Originariamente Scritto da
Metabo
Finita la gita di Letta negli Emirati Arabi
Il premier porta a casa poco più di una mancetta
Il Kuwait concede 500 milioni all’Italia ma ad ottobre
ne aveva dati 2,5 mld alla sola Londra
L’ultima tappa della gita mediorientale del premier Enrico Letta negli Emirati Arabi si è consumata a Kuwait City, dove il premier ha illustrato l’investimento che gli sceicchi hanno intenzione di fare in Italia. Tanto fumo, in verità, considerato il fatto che Letta ha venduto 500 milioni di dollari di investimento da parte del Fondo sovrano kuwaitiano (Kia) nel Fondo strategico italiano come un capitale immenso senza considerare che, in realtà, si tratta solamente di briciole per un Paese che ha investito nell’ottobre scorso 2 milardi e mezzo di dollari per la sola città di Londra (ma è solo uno dei tanti investimenti). La firma dell’accordo, secondo Letta, è stata fissata per marzo. Non si sa bene cos’abbia barattato ieri Letta con i sovrani del Kuwait, dopo aver promesso la creazione di un museo islamico nel cuore di Venezia, progetto che ha già scatenato le ire del Carroccio, il quale - ovviamente - ha promesso battaglia su tutti i fronti nel caso in cui un’idea così scellerata possa anche minimamente essere presa in considerazione a livello istituzionale.

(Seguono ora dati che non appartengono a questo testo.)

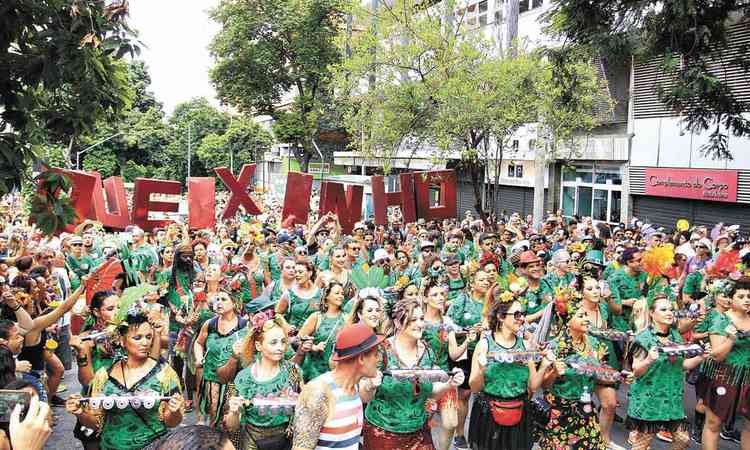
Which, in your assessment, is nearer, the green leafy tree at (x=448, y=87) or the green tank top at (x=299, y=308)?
the green tank top at (x=299, y=308)

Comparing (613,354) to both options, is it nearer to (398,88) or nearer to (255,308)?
(255,308)

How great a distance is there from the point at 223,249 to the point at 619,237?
694cm

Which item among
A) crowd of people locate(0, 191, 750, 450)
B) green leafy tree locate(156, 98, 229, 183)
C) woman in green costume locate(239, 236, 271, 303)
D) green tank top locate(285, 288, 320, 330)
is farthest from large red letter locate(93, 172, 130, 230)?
green leafy tree locate(156, 98, 229, 183)

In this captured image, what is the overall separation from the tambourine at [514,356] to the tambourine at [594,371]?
326 millimetres

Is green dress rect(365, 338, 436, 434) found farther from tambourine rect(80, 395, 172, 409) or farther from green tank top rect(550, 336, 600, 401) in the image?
tambourine rect(80, 395, 172, 409)

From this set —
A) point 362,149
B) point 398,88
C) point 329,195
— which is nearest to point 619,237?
point 329,195

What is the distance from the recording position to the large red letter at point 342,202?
13.3 metres

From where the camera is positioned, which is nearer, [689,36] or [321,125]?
[689,36]

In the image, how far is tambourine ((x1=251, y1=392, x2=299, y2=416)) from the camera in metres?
4.64

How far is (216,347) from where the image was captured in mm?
5984

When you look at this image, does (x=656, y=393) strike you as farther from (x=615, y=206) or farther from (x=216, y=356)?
(x=615, y=206)

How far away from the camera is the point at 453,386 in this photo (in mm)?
4969

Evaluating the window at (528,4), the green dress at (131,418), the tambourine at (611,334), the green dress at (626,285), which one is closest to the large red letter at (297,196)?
the green dress at (626,285)

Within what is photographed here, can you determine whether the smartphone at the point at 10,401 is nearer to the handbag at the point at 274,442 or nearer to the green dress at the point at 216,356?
the handbag at the point at 274,442
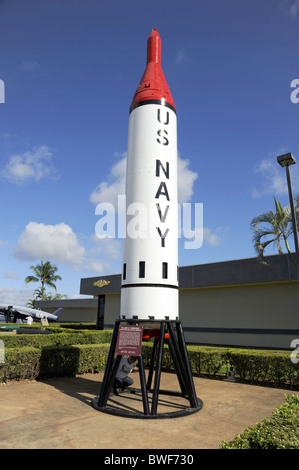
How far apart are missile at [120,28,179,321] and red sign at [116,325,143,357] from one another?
41cm

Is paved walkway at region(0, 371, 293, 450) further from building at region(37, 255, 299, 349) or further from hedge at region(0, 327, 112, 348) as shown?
building at region(37, 255, 299, 349)

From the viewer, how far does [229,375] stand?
539 inches

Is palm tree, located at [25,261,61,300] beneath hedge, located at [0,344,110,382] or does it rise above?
above

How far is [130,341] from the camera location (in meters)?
9.11

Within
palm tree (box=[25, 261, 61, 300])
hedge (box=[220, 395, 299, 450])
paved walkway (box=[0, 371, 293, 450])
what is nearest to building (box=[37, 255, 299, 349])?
paved walkway (box=[0, 371, 293, 450])

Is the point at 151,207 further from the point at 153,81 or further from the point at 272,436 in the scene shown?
the point at 272,436

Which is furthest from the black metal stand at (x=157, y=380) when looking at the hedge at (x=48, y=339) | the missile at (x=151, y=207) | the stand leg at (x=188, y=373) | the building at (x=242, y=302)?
the building at (x=242, y=302)

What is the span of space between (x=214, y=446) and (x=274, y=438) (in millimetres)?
2202

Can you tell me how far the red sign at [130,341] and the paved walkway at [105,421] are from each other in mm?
1596

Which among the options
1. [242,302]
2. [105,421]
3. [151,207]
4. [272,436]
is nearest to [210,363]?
[105,421]

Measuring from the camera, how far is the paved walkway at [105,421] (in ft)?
21.1

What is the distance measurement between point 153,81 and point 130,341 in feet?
28.7

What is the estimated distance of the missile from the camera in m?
9.70
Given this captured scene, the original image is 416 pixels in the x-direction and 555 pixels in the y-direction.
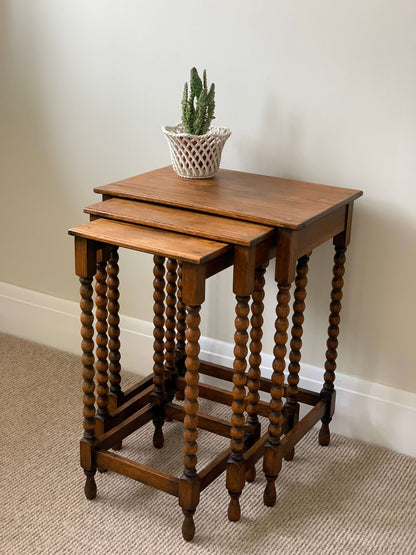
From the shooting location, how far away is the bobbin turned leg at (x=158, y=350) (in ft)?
6.70

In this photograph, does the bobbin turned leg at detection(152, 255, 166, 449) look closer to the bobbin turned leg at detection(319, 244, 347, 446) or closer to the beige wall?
the beige wall

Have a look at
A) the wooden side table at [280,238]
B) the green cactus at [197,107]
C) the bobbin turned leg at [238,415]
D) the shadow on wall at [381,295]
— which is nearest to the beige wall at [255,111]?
the shadow on wall at [381,295]

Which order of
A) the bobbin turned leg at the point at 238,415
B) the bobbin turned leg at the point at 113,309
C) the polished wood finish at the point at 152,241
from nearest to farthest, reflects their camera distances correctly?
the polished wood finish at the point at 152,241 → the bobbin turned leg at the point at 238,415 → the bobbin turned leg at the point at 113,309

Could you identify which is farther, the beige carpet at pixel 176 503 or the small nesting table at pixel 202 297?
the beige carpet at pixel 176 503

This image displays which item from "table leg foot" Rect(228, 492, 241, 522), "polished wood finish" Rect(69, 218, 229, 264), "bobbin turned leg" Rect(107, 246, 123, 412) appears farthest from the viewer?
"bobbin turned leg" Rect(107, 246, 123, 412)

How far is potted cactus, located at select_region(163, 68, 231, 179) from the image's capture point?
6.13 ft

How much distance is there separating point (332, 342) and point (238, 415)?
428 millimetres

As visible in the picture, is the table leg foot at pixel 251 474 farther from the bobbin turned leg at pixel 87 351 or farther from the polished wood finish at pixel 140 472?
the bobbin turned leg at pixel 87 351

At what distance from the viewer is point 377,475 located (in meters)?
2.01

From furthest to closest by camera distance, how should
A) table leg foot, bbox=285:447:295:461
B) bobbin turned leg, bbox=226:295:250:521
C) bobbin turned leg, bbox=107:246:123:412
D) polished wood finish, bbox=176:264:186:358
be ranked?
polished wood finish, bbox=176:264:186:358 < table leg foot, bbox=285:447:295:461 < bobbin turned leg, bbox=107:246:123:412 < bobbin turned leg, bbox=226:295:250:521

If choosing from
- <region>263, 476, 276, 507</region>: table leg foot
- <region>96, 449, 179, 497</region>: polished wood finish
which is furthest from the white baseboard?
<region>96, 449, 179, 497</region>: polished wood finish

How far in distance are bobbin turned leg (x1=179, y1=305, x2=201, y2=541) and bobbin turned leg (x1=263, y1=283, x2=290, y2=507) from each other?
0.22 m

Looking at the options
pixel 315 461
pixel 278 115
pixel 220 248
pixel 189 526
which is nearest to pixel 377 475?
pixel 315 461

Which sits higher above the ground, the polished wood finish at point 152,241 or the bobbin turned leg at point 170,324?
the polished wood finish at point 152,241
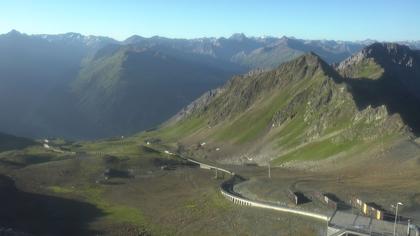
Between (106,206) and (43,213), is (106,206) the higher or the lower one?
the lower one

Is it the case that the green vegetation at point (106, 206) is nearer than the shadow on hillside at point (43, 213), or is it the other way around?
the shadow on hillside at point (43, 213)

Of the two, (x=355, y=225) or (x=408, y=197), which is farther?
(x=408, y=197)

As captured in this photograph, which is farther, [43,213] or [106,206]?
[106,206]

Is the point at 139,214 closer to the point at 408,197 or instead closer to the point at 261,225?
the point at 261,225

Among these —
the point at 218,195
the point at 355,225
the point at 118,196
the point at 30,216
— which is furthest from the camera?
the point at 118,196

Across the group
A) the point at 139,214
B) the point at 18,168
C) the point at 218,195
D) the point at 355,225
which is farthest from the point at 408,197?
the point at 18,168

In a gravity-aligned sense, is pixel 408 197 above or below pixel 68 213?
above

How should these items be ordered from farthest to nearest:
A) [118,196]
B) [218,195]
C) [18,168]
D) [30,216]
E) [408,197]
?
[18,168] < [118,196] < [218,195] < [30,216] < [408,197]

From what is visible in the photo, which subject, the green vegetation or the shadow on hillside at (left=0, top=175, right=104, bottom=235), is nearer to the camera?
the shadow on hillside at (left=0, top=175, right=104, bottom=235)
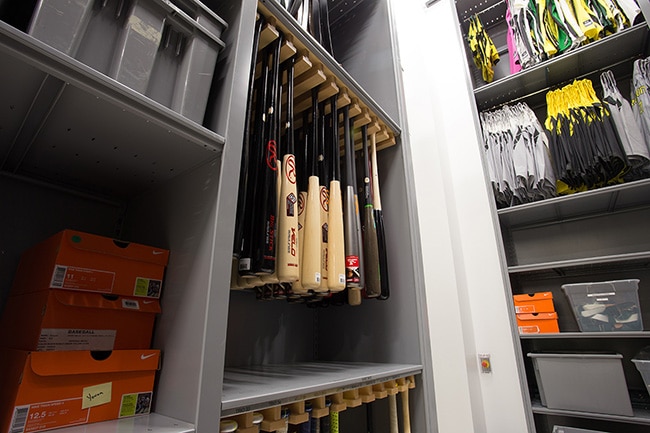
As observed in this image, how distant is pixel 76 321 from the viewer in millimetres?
529

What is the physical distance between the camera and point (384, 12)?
1557 millimetres

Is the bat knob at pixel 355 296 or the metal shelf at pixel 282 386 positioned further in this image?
the bat knob at pixel 355 296

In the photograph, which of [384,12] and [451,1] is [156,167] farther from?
[451,1]

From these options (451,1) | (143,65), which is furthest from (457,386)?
(451,1)

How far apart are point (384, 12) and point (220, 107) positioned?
128 cm

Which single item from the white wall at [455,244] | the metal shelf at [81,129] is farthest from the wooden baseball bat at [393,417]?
the metal shelf at [81,129]

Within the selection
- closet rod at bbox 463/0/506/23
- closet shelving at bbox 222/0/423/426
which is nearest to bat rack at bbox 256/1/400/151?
closet shelving at bbox 222/0/423/426

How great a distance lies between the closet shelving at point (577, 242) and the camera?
5.32 feet

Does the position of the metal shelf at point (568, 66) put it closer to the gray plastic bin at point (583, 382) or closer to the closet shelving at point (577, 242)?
the closet shelving at point (577, 242)

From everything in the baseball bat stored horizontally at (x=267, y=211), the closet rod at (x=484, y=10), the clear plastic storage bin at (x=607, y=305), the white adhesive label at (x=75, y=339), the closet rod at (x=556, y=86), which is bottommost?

Dal medio oriente, poi, da segnalare il nuovo scambio di batture al vetriolo tra il primo ministro italiano e il presidente di Confindustria, Giorgio Squinzi, il quale quale giorno fa aveva criticato duramente l’esecutivo accusandolo di ritardare il processo di riforme che potrebbe far uscire dal pantano il sistema produttivo nazionale. «Spero che Confindustria accolga quello che è successo in questi giorni - ha detto infatti Letta - nella missione nel Golfo e dia segnali di fiducia e non solo di disfattismo». Portare a casa briciole, dunque, per il premier è un segnale di fiducia. Ma già Squinzi ne aveva frenato gli entusiasmi domenica chiedendo non fumo ma «un cambio di passo deciso perché per grazia divina la situazione economica del Paese non cambierà. Bisognerà fare le riforme che sono necessarie». Concetto ribadito anche ieri, visto che Squinzi è tornato a criticare l’eccessiva burocratizzazione italiana: «L’Italia - ha detto il numero uno degli industriali - è un Paese ormai da anni ostaggio di una burocrazia soffocante che assorbe le energie vitali di imprese e cittadini e ne distoglie tempo e risorse da impieghi più produttivi». «Il lavoro - ha precisato Squinzi - lo creano le imprese e questo lo hanno capito bene i Paesi nostri concorrenti che hanno messo al centro delle proprie politiche l’industria, semplificando e riducendo i costi a carico delle imprese». Altro che la carità dai petrolieri arabi.